### [Data records]
>>>

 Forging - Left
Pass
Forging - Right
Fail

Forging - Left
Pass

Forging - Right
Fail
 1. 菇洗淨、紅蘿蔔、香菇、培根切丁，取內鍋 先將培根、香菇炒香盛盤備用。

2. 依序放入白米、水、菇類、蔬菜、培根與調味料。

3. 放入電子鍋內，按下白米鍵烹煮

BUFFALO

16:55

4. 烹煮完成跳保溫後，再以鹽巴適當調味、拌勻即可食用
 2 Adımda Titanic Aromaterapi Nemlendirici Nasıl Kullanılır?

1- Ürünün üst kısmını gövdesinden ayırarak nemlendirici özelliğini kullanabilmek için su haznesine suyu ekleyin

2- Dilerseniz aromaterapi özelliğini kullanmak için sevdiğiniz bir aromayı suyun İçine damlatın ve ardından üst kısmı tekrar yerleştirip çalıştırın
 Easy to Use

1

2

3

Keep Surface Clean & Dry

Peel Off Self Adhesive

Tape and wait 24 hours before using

<<<
>>>

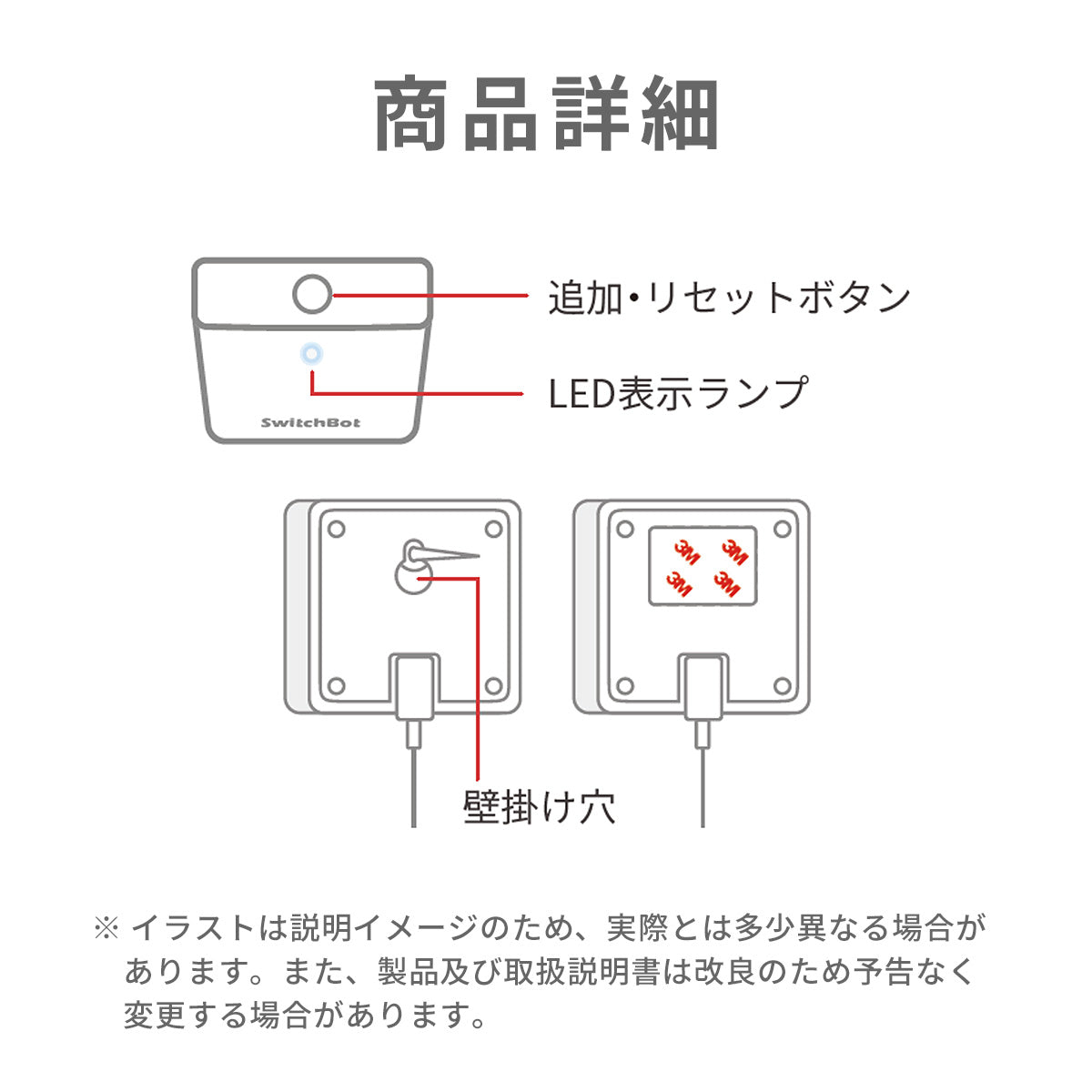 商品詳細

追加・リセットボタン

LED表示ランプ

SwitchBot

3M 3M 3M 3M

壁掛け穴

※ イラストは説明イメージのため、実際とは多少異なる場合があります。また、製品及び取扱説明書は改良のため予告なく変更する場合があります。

<<<

### [Task instructions]
Give the number of lines in the data that contain the string "Forging" and nothing more.

### [Task output]
4